Guardsmen need to receive mobilization orders; report to their armories; draw equipment; receive orders and convoy to the disaster area. Guardsmen driving down from Pennsylvania or Navy ships sailing from Norfolk can't be on the scene immediately.
Relief efforts must be planned. Other than prepositioning supplies near the area likely to be afflicted (which was done quite efficiently), this cannot be done until the hurricane has struck and a damage assessment can be made. There must be a route reconnaissance to determine if roads are open, and bridges along the way can bear the weight of heavily laden trucks.

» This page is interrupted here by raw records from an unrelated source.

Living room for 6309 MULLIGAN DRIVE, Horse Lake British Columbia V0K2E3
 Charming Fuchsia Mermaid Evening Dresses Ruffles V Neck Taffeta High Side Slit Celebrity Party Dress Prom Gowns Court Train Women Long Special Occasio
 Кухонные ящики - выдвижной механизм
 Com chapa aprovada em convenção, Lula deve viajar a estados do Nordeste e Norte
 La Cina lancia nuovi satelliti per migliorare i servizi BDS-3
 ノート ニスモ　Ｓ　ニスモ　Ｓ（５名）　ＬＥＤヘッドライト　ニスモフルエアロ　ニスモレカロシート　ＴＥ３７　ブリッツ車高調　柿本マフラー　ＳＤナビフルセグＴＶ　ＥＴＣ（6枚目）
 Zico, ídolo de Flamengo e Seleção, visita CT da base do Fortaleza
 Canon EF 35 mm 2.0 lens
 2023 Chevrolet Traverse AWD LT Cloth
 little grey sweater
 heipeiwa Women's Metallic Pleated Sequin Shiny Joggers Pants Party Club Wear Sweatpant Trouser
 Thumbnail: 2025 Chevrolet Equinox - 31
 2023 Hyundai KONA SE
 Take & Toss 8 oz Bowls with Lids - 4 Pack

And federal troops and Guardsmen from other states cannot be sent to a disaster area until their presence has been requested by the governors of the afflicted states.
Exhibit A on the bill of indictment of federal sluggishness is that it took four days before most people were evacuated from the Louisiana Superdome.
The levee broke Tuesday morning. Buses had to be rounded up and driven from Houston to New Orleans across debris-strewn roads. The first ones arrived Wednesday evening. That seems pretty fast to me.
A better question -- which few journalists ask -- is why weren't the roughly 2,000 municipal and school buses in New Orleans utilized to take people out of the city before Katrina struck?